The Treaty of Paris of 1783 ended the war but left little opportunity for Loyalists to return to their former homes. Few of the former rebels were prepared to forget, no less forgive, the punishing raids by Loyalist regiments from Canada. Many Patriots had acquired land, homes and farms seized from Loyalists under wartime confiscation acts. While the Treaty specified that those who fled were to be compensated for their losses by state governments, most states ignored this provision. Consequently, the British government offered land grants in Canada to Loyalist refugees.

In December 1783, the 1st Battalion of the Royal Yorkers was disbanded and settled along the St.

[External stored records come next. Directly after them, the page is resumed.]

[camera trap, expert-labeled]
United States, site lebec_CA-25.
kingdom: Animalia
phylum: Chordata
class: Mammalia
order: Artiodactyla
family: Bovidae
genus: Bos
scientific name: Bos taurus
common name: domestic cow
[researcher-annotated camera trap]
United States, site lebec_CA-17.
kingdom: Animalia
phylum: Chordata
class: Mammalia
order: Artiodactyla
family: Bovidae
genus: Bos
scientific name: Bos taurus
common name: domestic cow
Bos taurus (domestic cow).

Lawrence River in modern Stormont and Dundas counties. The following year, the 2nd Battalion was disbanded and settled along the north shore of Lake Ontario in modern Frontenac and Lennox and Addington counties.

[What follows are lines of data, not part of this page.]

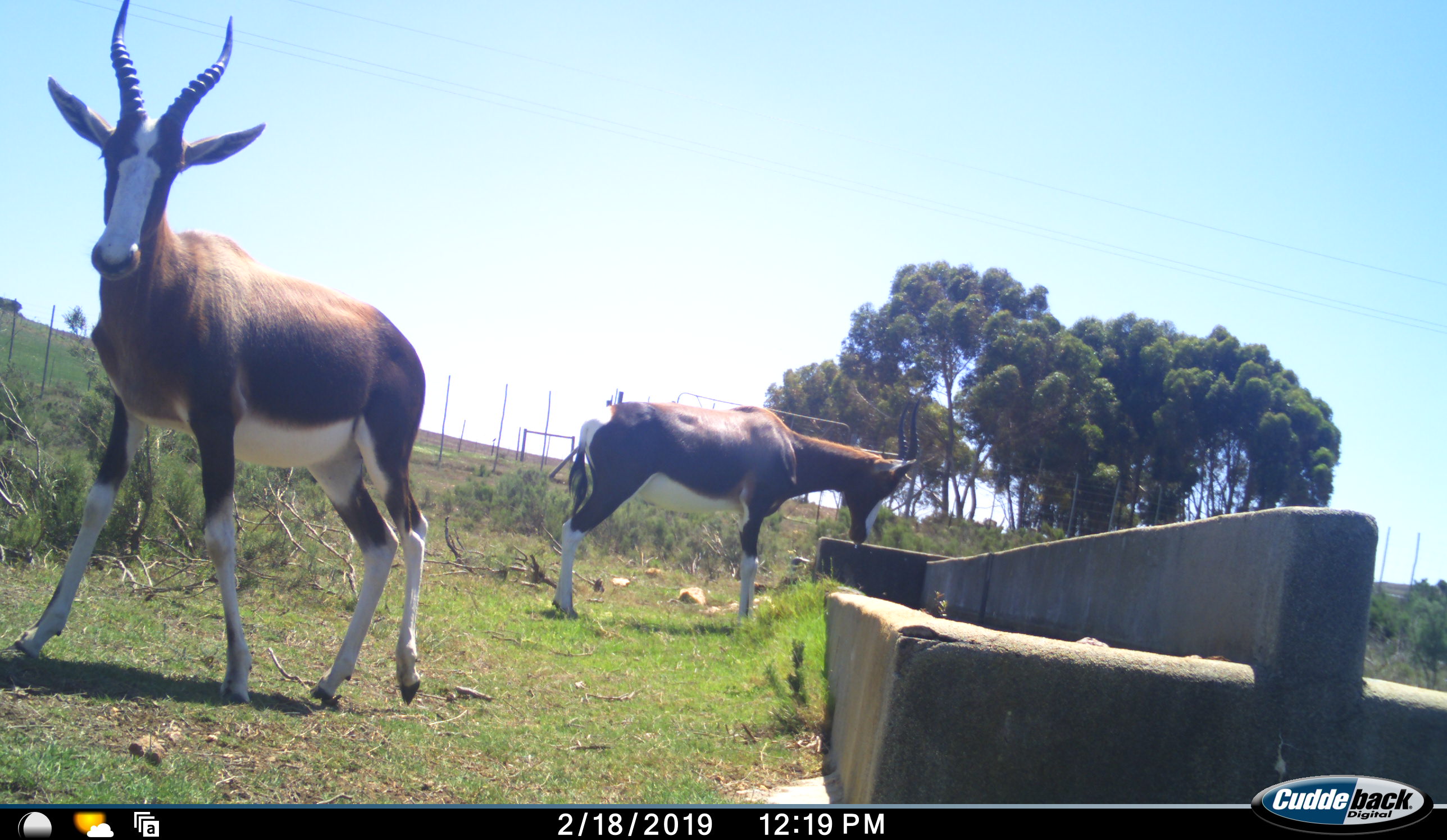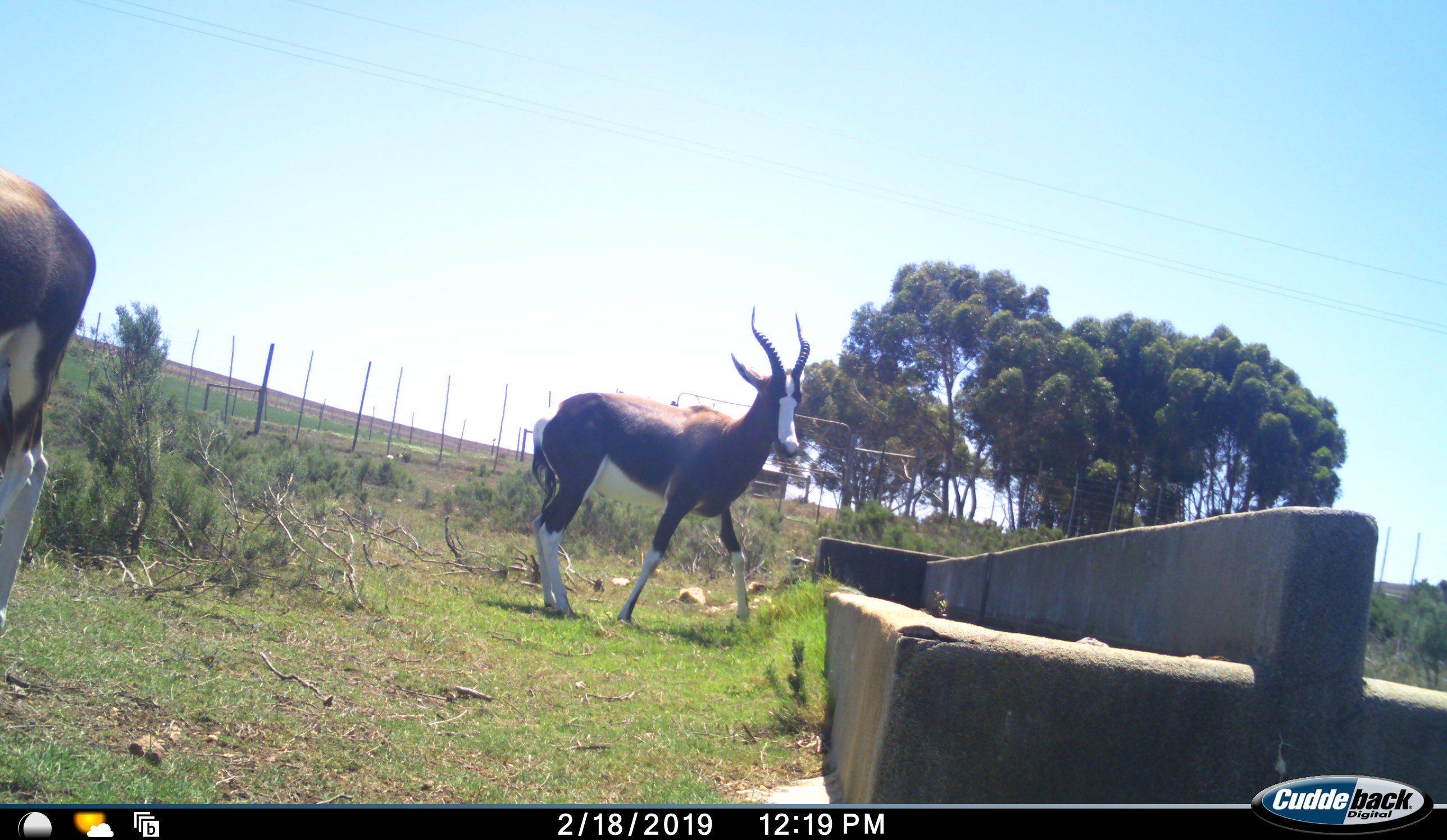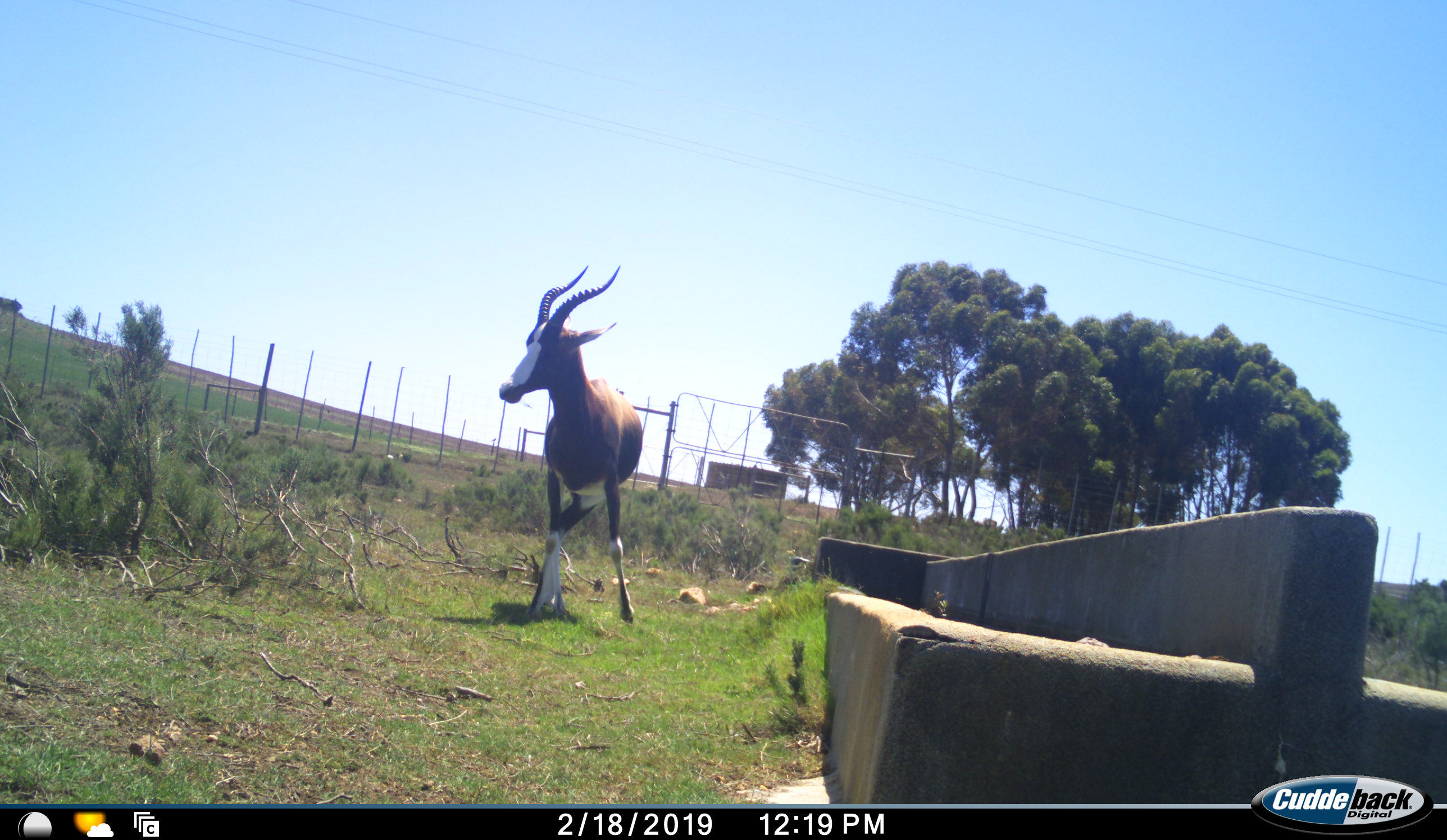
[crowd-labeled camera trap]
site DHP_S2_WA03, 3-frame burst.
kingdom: Animalia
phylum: Chordata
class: Mammalia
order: Artiodactyla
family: Bovidae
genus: Damaliscus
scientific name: Damaliscus pygargus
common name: bontebok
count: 2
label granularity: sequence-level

Sir John Johnson settled in Montreal but owned several farms near Williamstown, Ontario and the seigneuries of Monnoir and Argenteuil in Quebec. He died in 1830 and was buried in a family vault at Mont Saint-Gregoire, Quebec.

Other officers of the regiment have known graves. Jeremiah French, a lieutenant in the second battalion, was buried at the Maple Grove Cemetery, two miles west of Cornwall, Ontario. The original cemetery was moved in the 1950s when the St. Lawrence Seaway was built. In 2004, a new gravestone was dedicated for French in the presence of several of his descendants and members of the recreated King's Royal Yorkers.

== Uniform ==

The men of the regiment were initially issued with dark green wool coats faced with red, rather than the red coats of the regular British Army. They wore buff-coloured waistcoats and breeches or trousers, and black tricorn hats. Beginning in 1779, the regiment was issued red coats faced with blue. The regiment likely carried the Short Land Pattern musket that had been developed for light infantry units. The coat or "service dress coatee" of Lieutenant French is in the collection of the Canadian War Museum.

== Legacy ==
A historical plaque commemorating the King's Royal Regiment of New York was unveiled in Kingston, Ontario in 1987.

In 1975, a living history regiment recreating the King's Royal Regiment of New York was raised in Ontario. The recreated King's Royal Yorkers are the largest and most active living history unit in Canada.

The King's Royal Regiment of New York appears in the video game Empire: Total War — Elite Units of America, released in December 2009.